KomodoPlatform / komodo-defi-framework

This is the official Komodo DeFi Framework repository
https://komodoplatform.com/en/docs/komodo-defi-framework/
103 stars 94 forks source link

pricesattempt to subtract with overflow #315

Closed ArtemGr closed 1 year ago

ArtemGr commented 5 years ago

Stack trace: https://gist.github.com/Kiruel/00e52d08328ca8f097111a62977b32ab. Discord original. The source code is probably at bb94f1b548c68e6b9fead3f1505c8f963878dee1 (in the mm2-cross branch).

artemii235 commented 5 years ago

Are there 2 panic messages that overlap each other? :slightly_smiling_face: thread 'COREthread '' panicked at 'pricesattempt to subtract with overflow' panicked at '', attempt to subtract with overflowmm2src/coins/utxo/rpc_clients.rs', :mm2src/portfolio/portfolio.rs:7231177:24 There 2 stack traces that are actually related to time difference calculation: portfolio.rs - if now_ms() - last_price_broadcast > 10000 rpc_clients.rs - if now_ms() / 1000 - last as u64 > ELECTRUM_TIMEOUT I expect that this can happen only if system time went backwards for some reason, is it?

ArtemGr commented 5 years ago

cc @Kiruel

> I expect that this can happen only if system time went backwards for some reason, is it?
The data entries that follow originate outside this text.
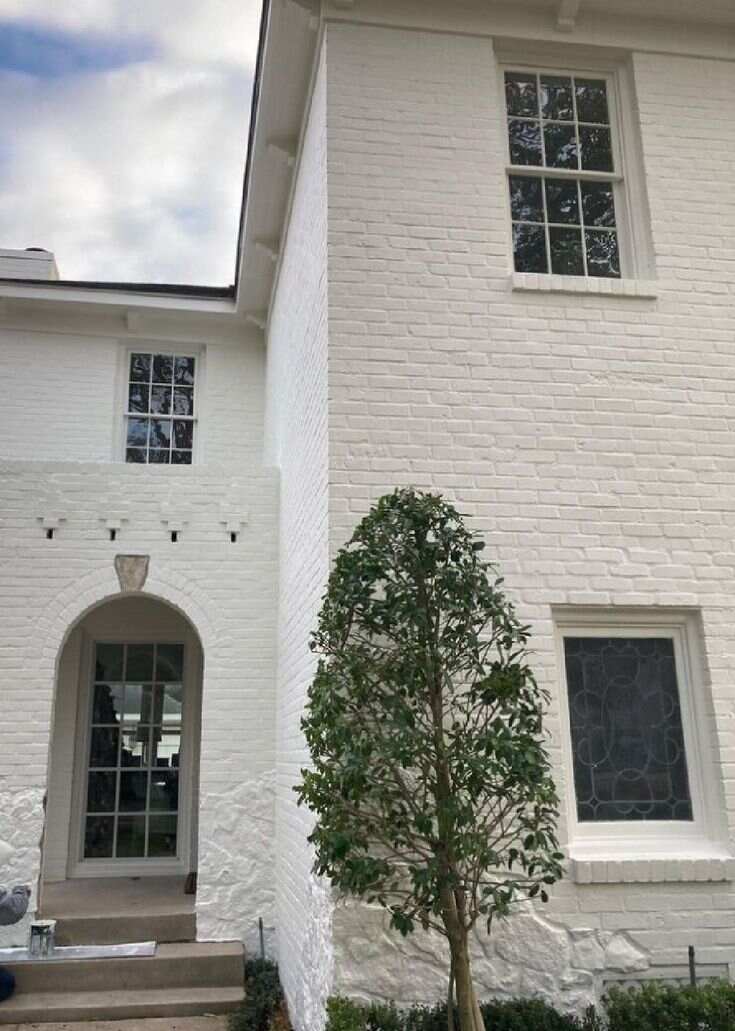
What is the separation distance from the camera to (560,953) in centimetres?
429

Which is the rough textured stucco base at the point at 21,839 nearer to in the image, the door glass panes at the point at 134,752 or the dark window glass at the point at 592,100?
the door glass panes at the point at 134,752

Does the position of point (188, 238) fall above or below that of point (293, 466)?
above

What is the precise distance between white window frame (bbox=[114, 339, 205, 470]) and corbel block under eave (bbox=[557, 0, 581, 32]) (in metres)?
5.23

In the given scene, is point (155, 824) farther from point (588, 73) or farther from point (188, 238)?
point (188, 238)

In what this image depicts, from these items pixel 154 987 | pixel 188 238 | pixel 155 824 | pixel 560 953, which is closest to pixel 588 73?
pixel 560 953

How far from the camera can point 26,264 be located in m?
10.5

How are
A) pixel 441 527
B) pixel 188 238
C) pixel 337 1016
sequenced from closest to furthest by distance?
pixel 337 1016 → pixel 441 527 → pixel 188 238

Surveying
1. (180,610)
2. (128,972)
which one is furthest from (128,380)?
(128,972)

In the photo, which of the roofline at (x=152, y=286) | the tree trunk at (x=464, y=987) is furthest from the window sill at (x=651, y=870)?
the roofline at (x=152, y=286)

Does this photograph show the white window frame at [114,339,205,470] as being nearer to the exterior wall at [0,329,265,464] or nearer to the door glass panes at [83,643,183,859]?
the exterior wall at [0,329,265,464]

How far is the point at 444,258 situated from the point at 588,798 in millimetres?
3260

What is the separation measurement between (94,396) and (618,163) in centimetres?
588

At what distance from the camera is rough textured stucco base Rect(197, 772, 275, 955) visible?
6.58 meters

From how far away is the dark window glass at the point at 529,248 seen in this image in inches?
221
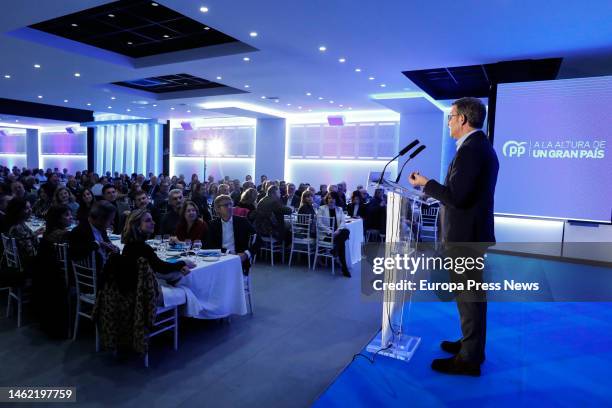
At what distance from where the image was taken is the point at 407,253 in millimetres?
3105

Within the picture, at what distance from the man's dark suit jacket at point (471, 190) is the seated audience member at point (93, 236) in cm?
282

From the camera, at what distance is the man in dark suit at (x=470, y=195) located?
2.57m

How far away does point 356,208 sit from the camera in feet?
27.0

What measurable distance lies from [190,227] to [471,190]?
3204mm

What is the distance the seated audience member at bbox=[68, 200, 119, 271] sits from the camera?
137 inches

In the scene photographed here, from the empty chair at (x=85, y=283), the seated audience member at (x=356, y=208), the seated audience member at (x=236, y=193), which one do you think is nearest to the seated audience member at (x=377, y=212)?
the seated audience member at (x=356, y=208)

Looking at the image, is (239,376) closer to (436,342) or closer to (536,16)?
(436,342)

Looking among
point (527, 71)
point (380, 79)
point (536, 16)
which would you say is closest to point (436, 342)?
point (536, 16)

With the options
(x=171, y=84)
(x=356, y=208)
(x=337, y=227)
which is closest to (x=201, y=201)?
(x=337, y=227)

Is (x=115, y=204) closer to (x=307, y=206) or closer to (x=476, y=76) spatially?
(x=307, y=206)

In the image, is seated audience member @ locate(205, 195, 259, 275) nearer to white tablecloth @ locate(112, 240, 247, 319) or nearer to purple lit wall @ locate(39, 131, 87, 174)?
white tablecloth @ locate(112, 240, 247, 319)

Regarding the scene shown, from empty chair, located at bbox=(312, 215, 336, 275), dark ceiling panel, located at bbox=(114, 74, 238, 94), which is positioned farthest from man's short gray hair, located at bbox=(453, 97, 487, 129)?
dark ceiling panel, located at bbox=(114, 74, 238, 94)

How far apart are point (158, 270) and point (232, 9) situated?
3.36 meters

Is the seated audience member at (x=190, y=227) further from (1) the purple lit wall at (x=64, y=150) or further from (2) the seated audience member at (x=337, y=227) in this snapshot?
(1) the purple lit wall at (x=64, y=150)
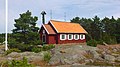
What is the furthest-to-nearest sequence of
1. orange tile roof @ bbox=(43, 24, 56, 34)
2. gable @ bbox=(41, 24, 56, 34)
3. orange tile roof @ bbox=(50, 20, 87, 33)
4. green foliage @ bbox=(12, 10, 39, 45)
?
1. orange tile roof @ bbox=(50, 20, 87, 33)
2. orange tile roof @ bbox=(43, 24, 56, 34)
3. gable @ bbox=(41, 24, 56, 34)
4. green foliage @ bbox=(12, 10, 39, 45)

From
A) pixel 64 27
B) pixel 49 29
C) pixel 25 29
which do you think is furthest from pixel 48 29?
pixel 25 29

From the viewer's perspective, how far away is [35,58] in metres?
23.1

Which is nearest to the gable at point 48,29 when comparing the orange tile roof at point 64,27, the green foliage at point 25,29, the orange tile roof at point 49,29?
the orange tile roof at point 49,29

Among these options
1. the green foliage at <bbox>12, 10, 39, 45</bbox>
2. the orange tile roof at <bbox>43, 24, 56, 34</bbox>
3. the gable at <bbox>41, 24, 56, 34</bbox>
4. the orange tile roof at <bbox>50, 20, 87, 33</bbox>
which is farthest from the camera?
the orange tile roof at <bbox>50, 20, 87, 33</bbox>

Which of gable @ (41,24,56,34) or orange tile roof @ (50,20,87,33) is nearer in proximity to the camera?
gable @ (41,24,56,34)

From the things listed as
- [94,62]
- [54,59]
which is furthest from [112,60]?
[54,59]

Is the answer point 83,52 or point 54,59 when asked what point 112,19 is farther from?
point 54,59

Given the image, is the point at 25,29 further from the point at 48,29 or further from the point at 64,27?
the point at 64,27

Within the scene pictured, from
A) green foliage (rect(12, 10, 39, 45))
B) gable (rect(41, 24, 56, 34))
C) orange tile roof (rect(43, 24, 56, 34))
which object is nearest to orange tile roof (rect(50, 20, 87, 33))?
orange tile roof (rect(43, 24, 56, 34))

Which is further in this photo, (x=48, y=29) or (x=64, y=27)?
(x=64, y=27)

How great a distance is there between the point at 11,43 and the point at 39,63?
10.9 metres

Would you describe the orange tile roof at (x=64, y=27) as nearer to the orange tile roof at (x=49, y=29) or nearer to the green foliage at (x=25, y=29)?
the orange tile roof at (x=49, y=29)

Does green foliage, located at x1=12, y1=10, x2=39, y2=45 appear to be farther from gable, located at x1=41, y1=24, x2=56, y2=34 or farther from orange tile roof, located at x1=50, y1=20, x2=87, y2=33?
orange tile roof, located at x1=50, y1=20, x2=87, y2=33

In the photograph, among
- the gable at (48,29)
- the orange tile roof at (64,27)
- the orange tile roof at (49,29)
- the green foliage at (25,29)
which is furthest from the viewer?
the orange tile roof at (64,27)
Looks like this might be possible.

There's an account of this code being too complex to be reliable:

"I worked on the kernel clock functions for a while. The way it's supposed to work is that the MONOTONIC clock never goes backwards. That's sort of by definition. In practice, MONOTONIC is implemented as an offset from REALTIME. Any time the realtime clock is adjusted, or the system sleeps, this offset is adjusted. Under the wrong circumstances, the offset could be miscalculated, resulting in a jump -- even a backwards jump -- of the MONOTONIC clock. The built-in realtime clock in most hardware only provides time to the nearest second, while Linux keeps time internally to the nearest microsecond or nanosecond. Linux tries to resolve these issues when going to sleep and waking up, but the logic is quite convoluted and I don't understand it. Add in adjustments to REALTIME caused by NTP adjustments, user time adjustments, and who knows what else, and you have a recipe for chaos. Bottom line is that I'm not really surprised that MONTONIC sometimes goes backwards." – Edward Falk, https://stackoverflow.com/questions/3657289/linux-clock-gettimeclock-monotonic-strange-non-monotonic-behavior

And there's at least one known issue: https://stackoverflow.com/a/3657433/257568. There might be kernels having it in the wild.
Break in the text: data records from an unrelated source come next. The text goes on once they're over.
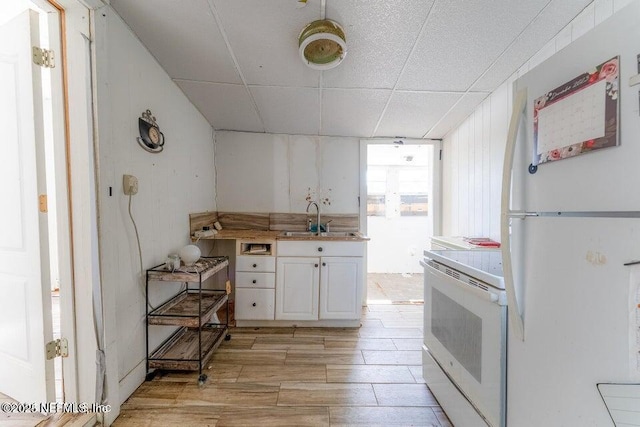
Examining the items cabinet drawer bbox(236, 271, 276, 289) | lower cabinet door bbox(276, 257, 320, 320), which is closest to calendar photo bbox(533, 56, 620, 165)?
lower cabinet door bbox(276, 257, 320, 320)

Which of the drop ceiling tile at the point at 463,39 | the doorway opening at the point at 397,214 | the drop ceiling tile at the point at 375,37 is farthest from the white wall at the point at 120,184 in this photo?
the doorway opening at the point at 397,214

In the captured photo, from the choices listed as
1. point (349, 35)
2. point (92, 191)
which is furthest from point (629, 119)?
point (92, 191)

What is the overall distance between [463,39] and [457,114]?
3.37 ft

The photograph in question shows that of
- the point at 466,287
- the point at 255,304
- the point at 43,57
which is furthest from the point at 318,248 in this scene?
the point at 43,57

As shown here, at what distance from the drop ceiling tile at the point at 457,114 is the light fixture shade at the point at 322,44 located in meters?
1.34

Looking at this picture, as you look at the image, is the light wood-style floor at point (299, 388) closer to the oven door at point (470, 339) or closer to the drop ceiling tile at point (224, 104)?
the oven door at point (470, 339)

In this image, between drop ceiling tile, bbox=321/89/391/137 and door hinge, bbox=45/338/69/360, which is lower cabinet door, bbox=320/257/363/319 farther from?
door hinge, bbox=45/338/69/360

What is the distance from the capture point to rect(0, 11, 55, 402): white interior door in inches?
51.3

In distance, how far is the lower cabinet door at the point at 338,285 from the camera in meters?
2.46

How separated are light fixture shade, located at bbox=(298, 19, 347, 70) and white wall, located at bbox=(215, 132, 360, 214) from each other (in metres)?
1.39

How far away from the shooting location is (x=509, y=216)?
904 mm

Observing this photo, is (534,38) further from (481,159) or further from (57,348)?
(57,348)

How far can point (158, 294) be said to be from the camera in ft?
6.10

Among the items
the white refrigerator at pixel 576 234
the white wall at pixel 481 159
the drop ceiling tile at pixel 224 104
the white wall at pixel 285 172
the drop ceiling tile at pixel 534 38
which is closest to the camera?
the white refrigerator at pixel 576 234
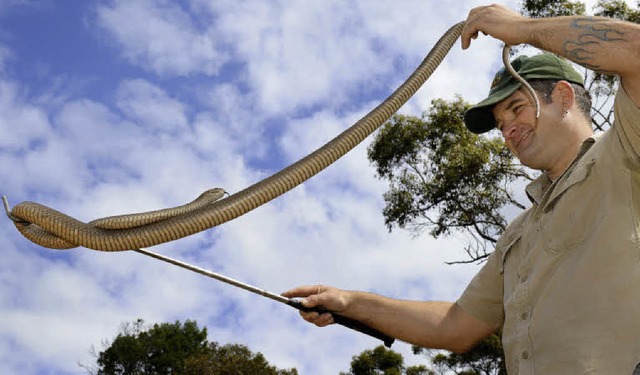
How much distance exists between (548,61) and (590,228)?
126 centimetres

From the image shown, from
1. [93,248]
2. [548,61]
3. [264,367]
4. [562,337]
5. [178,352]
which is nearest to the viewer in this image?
[562,337]

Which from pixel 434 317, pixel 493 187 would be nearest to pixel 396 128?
pixel 493 187

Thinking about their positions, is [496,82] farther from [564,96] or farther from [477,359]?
[477,359]

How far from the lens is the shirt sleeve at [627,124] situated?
3135 millimetres

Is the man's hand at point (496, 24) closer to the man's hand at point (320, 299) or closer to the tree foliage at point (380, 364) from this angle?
the man's hand at point (320, 299)

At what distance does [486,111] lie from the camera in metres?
4.43

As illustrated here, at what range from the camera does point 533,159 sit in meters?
4.04

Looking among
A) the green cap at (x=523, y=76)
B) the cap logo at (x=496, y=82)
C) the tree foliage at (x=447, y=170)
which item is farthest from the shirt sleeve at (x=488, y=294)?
the tree foliage at (x=447, y=170)

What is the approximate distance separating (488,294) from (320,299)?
920 mm

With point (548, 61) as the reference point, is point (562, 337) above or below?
below

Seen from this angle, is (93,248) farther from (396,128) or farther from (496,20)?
(396,128)

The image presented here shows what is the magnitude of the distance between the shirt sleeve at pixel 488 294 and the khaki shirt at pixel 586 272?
541 millimetres

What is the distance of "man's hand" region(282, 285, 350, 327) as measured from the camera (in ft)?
13.9

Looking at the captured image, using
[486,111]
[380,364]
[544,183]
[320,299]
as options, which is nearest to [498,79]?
[486,111]
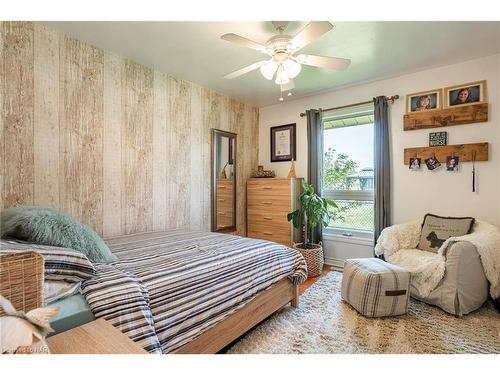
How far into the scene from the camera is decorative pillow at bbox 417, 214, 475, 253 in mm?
2445

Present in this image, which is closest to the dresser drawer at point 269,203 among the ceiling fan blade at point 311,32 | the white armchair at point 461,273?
the white armchair at point 461,273

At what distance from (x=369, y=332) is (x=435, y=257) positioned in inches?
38.6

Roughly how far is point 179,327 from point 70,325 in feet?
1.69

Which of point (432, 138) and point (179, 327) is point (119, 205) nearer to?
point (179, 327)

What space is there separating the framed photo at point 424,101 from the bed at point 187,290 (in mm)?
2269

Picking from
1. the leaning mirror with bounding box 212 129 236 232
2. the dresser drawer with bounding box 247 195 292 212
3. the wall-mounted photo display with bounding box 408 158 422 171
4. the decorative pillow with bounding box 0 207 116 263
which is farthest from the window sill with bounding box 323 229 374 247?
the decorative pillow with bounding box 0 207 116 263

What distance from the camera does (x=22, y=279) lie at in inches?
27.4

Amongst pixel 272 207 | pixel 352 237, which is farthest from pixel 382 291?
pixel 272 207

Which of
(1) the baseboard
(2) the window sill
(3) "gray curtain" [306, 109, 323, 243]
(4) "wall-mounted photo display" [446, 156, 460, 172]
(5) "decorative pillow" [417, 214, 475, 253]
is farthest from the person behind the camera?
(3) "gray curtain" [306, 109, 323, 243]

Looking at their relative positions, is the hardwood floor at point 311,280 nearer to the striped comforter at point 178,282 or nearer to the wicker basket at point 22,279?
the striped comforter at point 178,282

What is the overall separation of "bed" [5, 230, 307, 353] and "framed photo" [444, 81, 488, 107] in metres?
2.41

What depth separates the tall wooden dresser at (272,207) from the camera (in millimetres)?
3498

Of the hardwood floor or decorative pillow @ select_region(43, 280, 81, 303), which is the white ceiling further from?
the hardwood floor
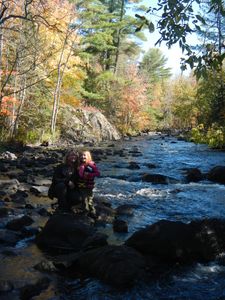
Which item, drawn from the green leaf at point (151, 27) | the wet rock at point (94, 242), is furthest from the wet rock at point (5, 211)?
the green leaf at point (151, 27)

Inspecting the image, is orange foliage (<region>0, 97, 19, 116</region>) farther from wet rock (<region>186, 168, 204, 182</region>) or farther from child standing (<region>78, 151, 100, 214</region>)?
child standing (<region>78, 151, 100, 214</region>)

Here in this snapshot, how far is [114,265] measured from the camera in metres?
5.68

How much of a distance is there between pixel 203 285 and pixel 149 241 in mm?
1221

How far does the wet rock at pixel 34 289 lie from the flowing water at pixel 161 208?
3.7 inches

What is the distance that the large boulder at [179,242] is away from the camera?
6402mm

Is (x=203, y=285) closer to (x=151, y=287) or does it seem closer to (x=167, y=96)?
(x=151, y=287)

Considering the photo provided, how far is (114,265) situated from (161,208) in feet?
14.4

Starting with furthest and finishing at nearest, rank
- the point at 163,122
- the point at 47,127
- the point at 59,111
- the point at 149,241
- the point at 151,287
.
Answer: the point at 163,122
the point at 59,111
the point at 47,127
the point at 149,241
the point at 151,287

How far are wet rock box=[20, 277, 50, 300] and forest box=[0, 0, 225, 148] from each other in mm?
3225

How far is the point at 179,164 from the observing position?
19.0m

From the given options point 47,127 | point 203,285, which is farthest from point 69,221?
point 47,127

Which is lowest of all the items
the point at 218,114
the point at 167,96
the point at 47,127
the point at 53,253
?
the point at 53,253

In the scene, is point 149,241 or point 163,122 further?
point 163,122

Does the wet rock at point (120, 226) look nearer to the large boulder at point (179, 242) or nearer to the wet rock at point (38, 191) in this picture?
the large boulder at point (179, 242)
And we're not even using the MONOTONIC clock, we're using the normal UNIX time which has no guarantees, buggy or otherwise, of not going backwards.

We should probably add a monotonic clock function to common, for algorithms requiring the monotonic time. Simply checking against a global atomic integer might be simpler and more reliable than using the kernel's MONOTONIC clock. Thoughts?
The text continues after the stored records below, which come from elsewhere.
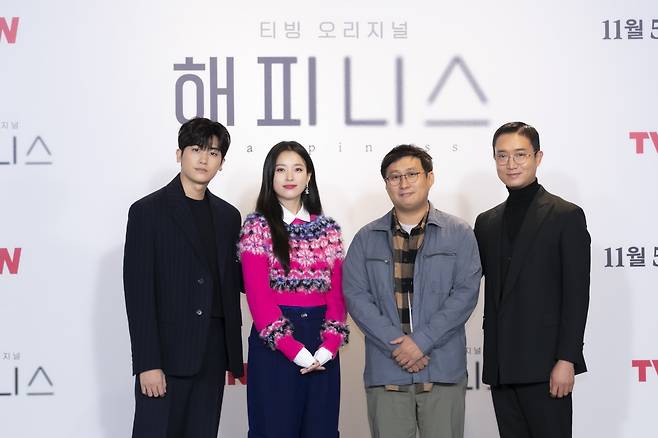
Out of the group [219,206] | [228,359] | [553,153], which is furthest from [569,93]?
[228,359]

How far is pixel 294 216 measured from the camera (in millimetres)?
2730

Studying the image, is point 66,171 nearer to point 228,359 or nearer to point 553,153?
point 228,359

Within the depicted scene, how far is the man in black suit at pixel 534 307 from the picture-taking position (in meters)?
2.49

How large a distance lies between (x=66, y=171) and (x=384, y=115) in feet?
5.18

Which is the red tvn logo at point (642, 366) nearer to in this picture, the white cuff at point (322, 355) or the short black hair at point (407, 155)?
the short black hair at point (407, 155)

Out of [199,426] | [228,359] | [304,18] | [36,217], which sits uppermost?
[304,18]

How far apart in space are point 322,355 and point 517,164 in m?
0.98

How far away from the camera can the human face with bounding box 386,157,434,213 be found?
2.66 m

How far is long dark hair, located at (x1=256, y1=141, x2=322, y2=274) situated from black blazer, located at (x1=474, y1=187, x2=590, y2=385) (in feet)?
2.46

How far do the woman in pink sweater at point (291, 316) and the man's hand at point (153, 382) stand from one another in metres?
0.33

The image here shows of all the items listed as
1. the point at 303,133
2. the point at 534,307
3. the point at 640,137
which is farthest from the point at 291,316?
the point at 640,137

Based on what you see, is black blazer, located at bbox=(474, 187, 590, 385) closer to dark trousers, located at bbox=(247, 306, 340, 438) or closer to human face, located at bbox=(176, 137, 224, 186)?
dark trousers, located at bbox=(247, 306, 340, 438)

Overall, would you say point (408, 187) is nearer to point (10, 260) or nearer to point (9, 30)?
point (10, 260)

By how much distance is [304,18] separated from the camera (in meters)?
3.58
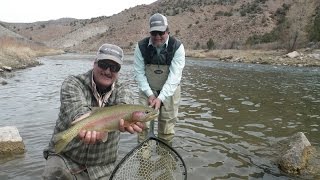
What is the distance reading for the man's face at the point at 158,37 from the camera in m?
7.50

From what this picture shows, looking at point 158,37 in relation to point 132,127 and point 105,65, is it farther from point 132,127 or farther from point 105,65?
point 132,127

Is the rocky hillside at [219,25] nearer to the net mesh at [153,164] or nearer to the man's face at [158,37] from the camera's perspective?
the man's face at [158,37]

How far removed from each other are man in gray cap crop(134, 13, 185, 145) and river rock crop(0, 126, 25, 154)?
10.8 feet

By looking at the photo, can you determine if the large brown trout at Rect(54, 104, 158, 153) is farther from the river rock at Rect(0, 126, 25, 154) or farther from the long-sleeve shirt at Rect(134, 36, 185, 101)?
the river rock at Rect(0, 126, 25, 154)

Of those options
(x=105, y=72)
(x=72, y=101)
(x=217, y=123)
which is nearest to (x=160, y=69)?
(x=105, y=72)

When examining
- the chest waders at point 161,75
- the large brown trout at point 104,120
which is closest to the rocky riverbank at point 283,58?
the chest waders at point 161,75

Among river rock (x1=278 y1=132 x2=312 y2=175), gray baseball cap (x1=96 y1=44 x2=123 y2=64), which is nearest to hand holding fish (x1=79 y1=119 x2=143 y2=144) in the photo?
gray baseball cap (x1=96 y1=44 x2=123 y2=64)

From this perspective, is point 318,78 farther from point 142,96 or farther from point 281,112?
point 142,96

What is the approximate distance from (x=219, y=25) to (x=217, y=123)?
78781 mm

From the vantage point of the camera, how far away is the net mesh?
5465 mm

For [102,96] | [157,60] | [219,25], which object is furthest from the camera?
[219,25]

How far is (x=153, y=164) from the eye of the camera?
19.9ft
artemii235 commented 5 years ago

@ArtemGr Adding MONOTONIC clock function to common will help us with our own code that we have good knowledge and full control of. But can we be sure that all dependencies that we rely on would work well if there is gap in system time for any reason? What if MM2 is started with incorrect system time, but it changes to correct then, does it mean that our monotonic clock will return incorrect time in such case? Moreover checking time correctness might be even more important, bad things can happen if time is not correct from the beginning and MM keeps using it. Summary:

  1. The most important is to check time correctness if possible (using external sources maybe, but there are also concerns about trusting a 3rd party). If time is not correct on MM2 start we should not allow it to run.
  2. Monotonic clock can be useful too, but it should start from correct point. Our code should work fine then, but would 3rd party work?
ArtemGr commented 5 years ago

Some distributed systems depend on clock time synchronization, while others use their own virtual clocks (1, 2, 3, ...) to determine the ordering of the distributed operations. The latter ones would see no breakage from a diverging clock time. I'm curious, do we use anything specific that requires clock time synchronization? Electron? Blockchains?

Anyhow, loading our own reliable time when mm2 starts is a nice idea. But we should probably track it as a separate issue. Specifically, incorrect clock time doesn't trigger the overflow panic with which we are concerned here (the time might be wrong but monotonic). And we can have a correct clock time (withing the reasonable +1/-1 minute marging) on a phone and yet still see this bug triggered due to kernel changing the time in a non-monotonic fashion.

Our code should work fine then, but would 3rd party work?

I don't think we have a lot of choice here apart from removing such failing dependencies or fixing them to use a monotonic time function or into being lax towards the time going backwards.